Shoprite is able to support its large, dispersed environment with relatively few site servers thanks to the new Branch Distribution Point capability of System Center Configuration Manager. It is deploying more than 100 branch distribution points.
With Branch Distribution Points, Shoprite deploys an update once to a computer in a given location, then that computer distributes it to other computers, as appropriate, within its local area network.
The use of Branch Distribution Points eliminates the need to download the update separately over limited bandwidth to each recipient computer, as well as the need to have a dedicated distribution server in each network.
Shoprite is also taking advantage of System Center Configuration Manager Asset Intelligence capabilities to develop an inventory system for hardware and software. Shoprite will monitor asset changes on a daily basis, to quickly catch non-standard machines that may be put into service by distant third-party support providers, to provide up-to-date assessments of which computers need replacing prior to deploying major upgrades or new applications, and to help ensure more accurate software licensing fees.
The company also expects to take advantage of System Center Configuration Manager Maintenance Windows to ensure that large deployments don’t interfere with normal store operations, and it is contemplating the use of Desired Configuration Management to enforce corporate standards.
Benefits
Thanks to Microsoft System Center Configuration Manager, Shoprite will go from updating 10 percent of its infrastructure on a timely basis, with the remaining 90 percent updated on an impromptu basis, if at all, to 100 percent prompt updates throughout the infrastructure, according to Page.
“With Configuration Manager, manual updates that used to take as much as six months will be accomplished in less than a week—without having any negative impact on our retail operations,” says Page.

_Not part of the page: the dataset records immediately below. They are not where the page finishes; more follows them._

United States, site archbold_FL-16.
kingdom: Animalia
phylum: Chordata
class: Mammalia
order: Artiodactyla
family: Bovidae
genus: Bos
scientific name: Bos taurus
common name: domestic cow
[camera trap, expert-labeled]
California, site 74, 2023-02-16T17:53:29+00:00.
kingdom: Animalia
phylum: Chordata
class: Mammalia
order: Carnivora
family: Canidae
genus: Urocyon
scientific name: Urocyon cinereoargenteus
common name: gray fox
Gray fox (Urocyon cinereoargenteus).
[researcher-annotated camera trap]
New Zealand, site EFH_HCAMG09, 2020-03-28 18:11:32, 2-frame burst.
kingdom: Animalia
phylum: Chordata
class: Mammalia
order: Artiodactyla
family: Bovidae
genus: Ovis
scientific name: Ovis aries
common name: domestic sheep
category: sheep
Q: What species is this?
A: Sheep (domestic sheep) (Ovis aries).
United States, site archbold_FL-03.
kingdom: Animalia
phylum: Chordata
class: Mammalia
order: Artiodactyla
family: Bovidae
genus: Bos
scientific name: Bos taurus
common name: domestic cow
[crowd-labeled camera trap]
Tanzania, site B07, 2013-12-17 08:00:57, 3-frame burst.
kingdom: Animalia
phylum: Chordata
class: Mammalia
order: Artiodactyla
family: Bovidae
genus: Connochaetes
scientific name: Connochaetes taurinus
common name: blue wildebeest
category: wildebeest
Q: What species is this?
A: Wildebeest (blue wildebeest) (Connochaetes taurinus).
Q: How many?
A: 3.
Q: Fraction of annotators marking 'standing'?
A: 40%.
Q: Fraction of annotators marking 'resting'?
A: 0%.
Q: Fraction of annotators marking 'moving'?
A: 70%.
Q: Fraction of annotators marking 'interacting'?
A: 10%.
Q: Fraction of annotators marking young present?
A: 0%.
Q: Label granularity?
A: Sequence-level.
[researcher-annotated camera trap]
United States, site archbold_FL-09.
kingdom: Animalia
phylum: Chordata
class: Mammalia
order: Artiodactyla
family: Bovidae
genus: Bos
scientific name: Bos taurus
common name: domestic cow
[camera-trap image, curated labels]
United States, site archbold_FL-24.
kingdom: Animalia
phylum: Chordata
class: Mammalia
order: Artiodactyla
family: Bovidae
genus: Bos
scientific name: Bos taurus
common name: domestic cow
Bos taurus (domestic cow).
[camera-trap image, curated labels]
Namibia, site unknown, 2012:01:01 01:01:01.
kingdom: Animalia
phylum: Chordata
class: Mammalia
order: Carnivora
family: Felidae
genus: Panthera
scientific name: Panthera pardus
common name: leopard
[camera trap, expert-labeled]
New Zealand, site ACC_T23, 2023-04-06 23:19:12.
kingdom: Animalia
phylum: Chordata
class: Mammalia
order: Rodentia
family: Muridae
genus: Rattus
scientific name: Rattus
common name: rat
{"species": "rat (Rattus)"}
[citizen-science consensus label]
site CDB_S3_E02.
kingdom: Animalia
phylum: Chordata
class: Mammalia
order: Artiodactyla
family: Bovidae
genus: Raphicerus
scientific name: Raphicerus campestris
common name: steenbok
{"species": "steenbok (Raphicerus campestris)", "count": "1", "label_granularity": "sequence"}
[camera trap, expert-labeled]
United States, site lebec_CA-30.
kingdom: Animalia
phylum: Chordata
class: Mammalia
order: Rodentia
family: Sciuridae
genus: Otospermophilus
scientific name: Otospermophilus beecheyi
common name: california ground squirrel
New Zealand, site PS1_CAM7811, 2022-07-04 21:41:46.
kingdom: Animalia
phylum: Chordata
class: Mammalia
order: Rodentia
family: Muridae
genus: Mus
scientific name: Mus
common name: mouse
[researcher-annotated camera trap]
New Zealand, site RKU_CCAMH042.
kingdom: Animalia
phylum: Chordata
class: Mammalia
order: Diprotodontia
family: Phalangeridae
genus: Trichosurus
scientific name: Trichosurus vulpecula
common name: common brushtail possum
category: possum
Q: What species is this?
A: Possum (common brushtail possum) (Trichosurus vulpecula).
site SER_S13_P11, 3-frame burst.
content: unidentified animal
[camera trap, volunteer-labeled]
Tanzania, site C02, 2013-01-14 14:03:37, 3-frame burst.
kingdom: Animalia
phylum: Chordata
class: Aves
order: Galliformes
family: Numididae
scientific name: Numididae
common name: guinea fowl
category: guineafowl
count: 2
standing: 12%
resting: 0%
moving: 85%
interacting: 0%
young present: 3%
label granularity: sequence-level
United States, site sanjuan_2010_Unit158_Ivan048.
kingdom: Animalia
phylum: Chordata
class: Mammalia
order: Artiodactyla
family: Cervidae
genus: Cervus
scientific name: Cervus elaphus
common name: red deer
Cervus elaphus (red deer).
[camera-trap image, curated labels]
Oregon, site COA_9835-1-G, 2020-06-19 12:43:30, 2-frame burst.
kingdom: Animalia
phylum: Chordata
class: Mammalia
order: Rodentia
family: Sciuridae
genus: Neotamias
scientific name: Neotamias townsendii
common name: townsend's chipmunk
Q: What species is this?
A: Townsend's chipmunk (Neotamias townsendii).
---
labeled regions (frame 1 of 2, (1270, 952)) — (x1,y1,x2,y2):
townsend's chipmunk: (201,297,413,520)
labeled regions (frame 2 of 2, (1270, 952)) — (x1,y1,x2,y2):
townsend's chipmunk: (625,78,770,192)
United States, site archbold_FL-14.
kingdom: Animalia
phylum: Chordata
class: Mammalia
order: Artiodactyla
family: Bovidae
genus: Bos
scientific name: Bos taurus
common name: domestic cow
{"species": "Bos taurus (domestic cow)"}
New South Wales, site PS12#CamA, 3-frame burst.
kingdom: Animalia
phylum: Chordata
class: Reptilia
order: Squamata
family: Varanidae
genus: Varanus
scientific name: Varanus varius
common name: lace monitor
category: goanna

“We’ll have our first-ever 100 percent compliance and lock-down, which translates into greater reliability and availability, better helpdesk operations, and faster and smoother updates and deployments because we’ll be building on up-to-date, same-state servers, workstations, and devices,” he continues.
Shoprite might have been willing to spend more for faster updates and greater reliability delivered by System Center Configuration Manager but it didn’t have to. Page estimates that System Center Configuration Manager will reduce the need to visit and touch outlying computers and devices by 60 percent.
Costs for third-party update software will also be saved. In all, Shoprite expects over 100 percent return on investment in two years, which Page describes as “a significant payback.”